Amanda told them it hurt. It burned. Something felt wrong. They said it was just the saline going in. But it kept feeling worse. The skin around the jab site started to puff up. They realized the needle hadn't made its way into the port, and the fluid was being poured right into her flesh. Docs said it was going into the interstitial space. As much as I've been obsessing over looking up every little part of this, I've not investigated that aspect. I'll just take her word for it that it was bad and hurt.
After the first mis-aimed flooding, they tried again to reach the port but came up short. Abandon ship. Day one of IP chemo was aborted and we were rescheduled for another shot the next day.
This time they brought in the surgeon who placed the port weeks earlier. She tried. No dice. Tried again. Nope. Another stab. Fail.

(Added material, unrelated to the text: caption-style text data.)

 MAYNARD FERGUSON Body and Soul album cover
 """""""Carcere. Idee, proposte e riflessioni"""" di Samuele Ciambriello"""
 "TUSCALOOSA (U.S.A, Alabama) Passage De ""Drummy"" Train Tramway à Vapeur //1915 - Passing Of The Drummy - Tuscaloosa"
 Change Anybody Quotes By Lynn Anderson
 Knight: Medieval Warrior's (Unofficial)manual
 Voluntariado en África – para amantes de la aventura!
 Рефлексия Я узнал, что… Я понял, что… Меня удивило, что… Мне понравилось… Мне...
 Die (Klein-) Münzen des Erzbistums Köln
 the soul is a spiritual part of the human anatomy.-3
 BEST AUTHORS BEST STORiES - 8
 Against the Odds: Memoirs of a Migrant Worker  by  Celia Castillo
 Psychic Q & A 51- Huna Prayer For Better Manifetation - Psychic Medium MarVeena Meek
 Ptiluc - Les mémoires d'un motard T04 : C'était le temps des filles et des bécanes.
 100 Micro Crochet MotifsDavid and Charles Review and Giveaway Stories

Imagine having a hockey puck buried a few inches deep in your belly, sewn to one of your ribs, and someone's grabbing and twisting it, trying to lance it with a long needle shaped like an Allen wrench from Ikea.
They did it again. Oops, no.
One final attempt to get the needle in the port with the guidance of an ultrasound machine was successful. From that point, I'm told it was fairly smooth. A bunch of saline, a bag of chemo, more saline. The equivalent of a whole big bottle of pop, right in her gut-bag. She came home distended and misshapen, but glad to be full of this cytotoxic cocktail.

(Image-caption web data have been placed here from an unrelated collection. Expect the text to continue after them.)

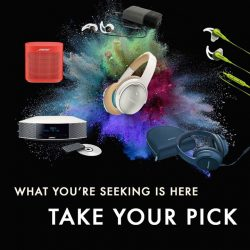 [BOSE] Have your eyes set on one of our specially curated products?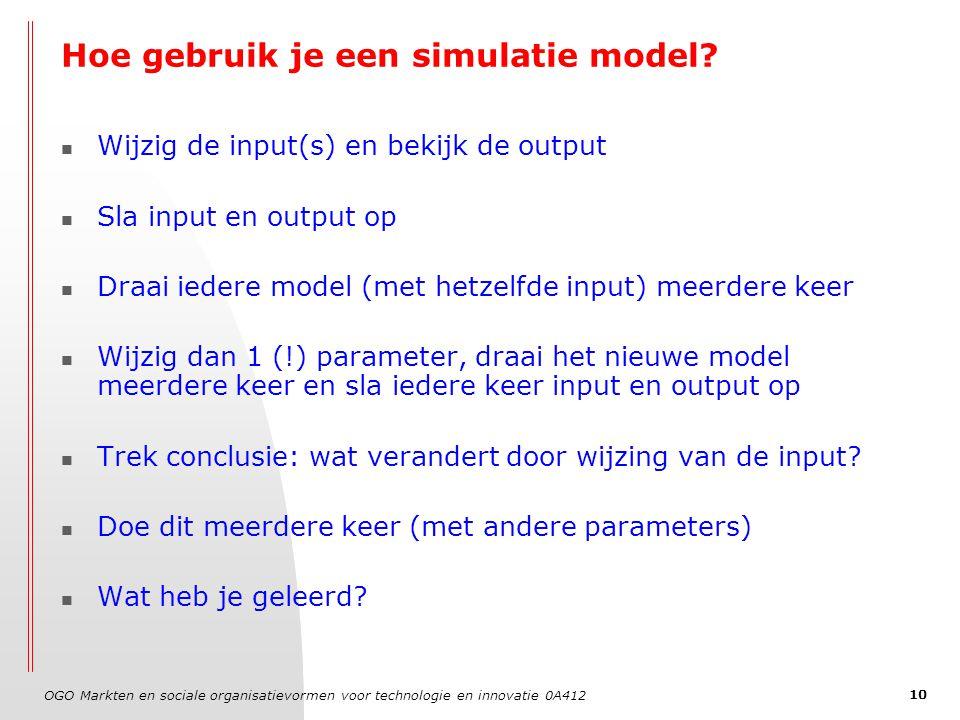 OGO Markten en sociale organisatievormen voor technologie en innovatie 0A412 10 Hoe gebruik je een simulatie model? Wijzig de input(s) en bekijk de ou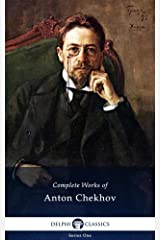 Delphi Complete Works of Anton Chekhov (Illustrated) (Delphi Series One Book 1) (English Edition) eBook Kindle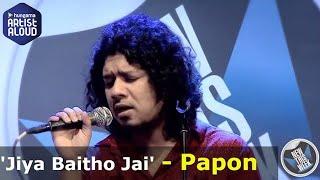 Jiya Baitho Jai Live - Papon I New This Week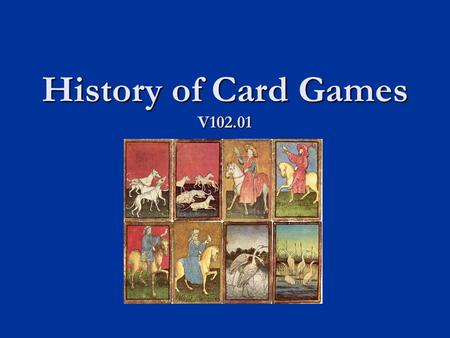 History of Card Games V102.01. First Playing Cards The earliest playing cards are believed to have originated in Central Asia. The earliest playing cards.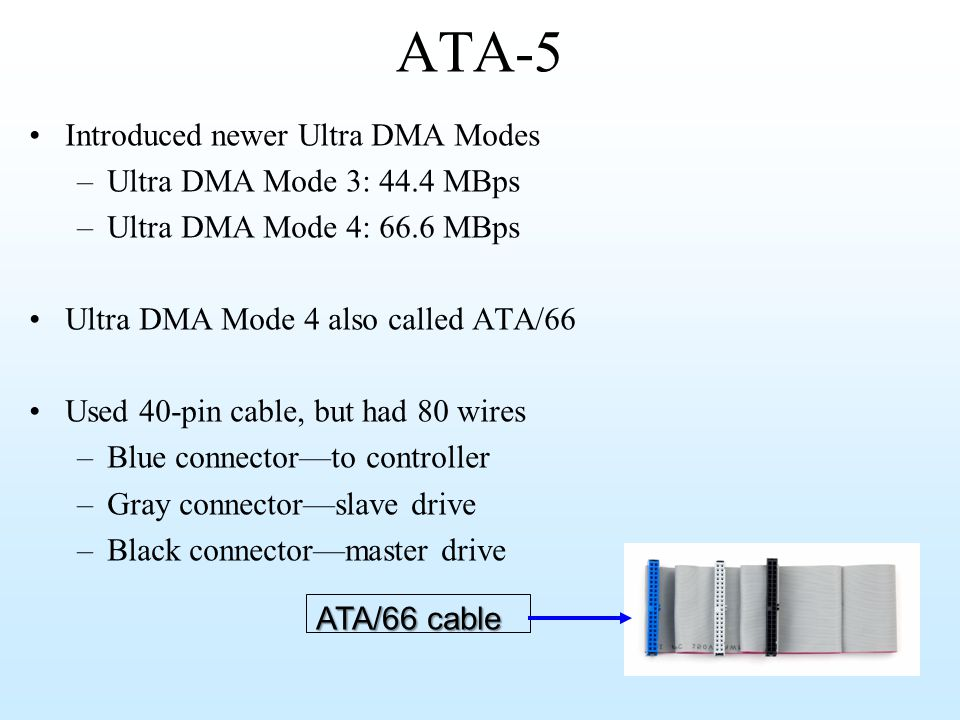 ATA-5 Introduced newer Ultra DMA Modes Ultra DMA Mode 3: 44.4 MBps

She went back one week later for more IP, and it all seemed to go perfectly. They got the needle in with the help of a Doppler ultrasound, then filled her up, swished her around and sent her home. Things were looking good.
But in the past few weeks, there's been some kind of complication. It's a hard, swollen, very painful area somewhere near her port site. I wasn't at the appointment on Friday when the doctor told Amanda that she'd have to stop the IP treatments for now. She was devastated and was not able to interrogate the doctor to get a full understanding of what's going on. She heard enough to understand that the chemo is doing something bad to her good flesh, and that the worst scenario would lead to a surgeon going in and cutting out dead 'good' tissue, skin grafts, and an end to chemotherapy entirely -- bad bad bad.
But if everything goes smoothly from this point on and the problem, whatever it is, corrects itself, she might, maybe, get one extra round of IP chemo. We'll see.
For now, we're hunkered down on the chemo floor for another of these all-day IV pumping sessions. The nurses are nice. It's one of the only air-conditioned places in this big, old hospital. I get to have pizza for lunch in the cafeteria. But as pleasant as they try to make all this, we'd both rather be at home right now playing with our baby.
I count eleven of these chairs, plus one bed. There's a separate room at the end of this ward, behind a sliding glass door and a curtain. That room has a bed. She jokingly calls it the "VIP" room. It's for people who get intraperitoneal chemotherapy (IP). That's where we're supposed to be today.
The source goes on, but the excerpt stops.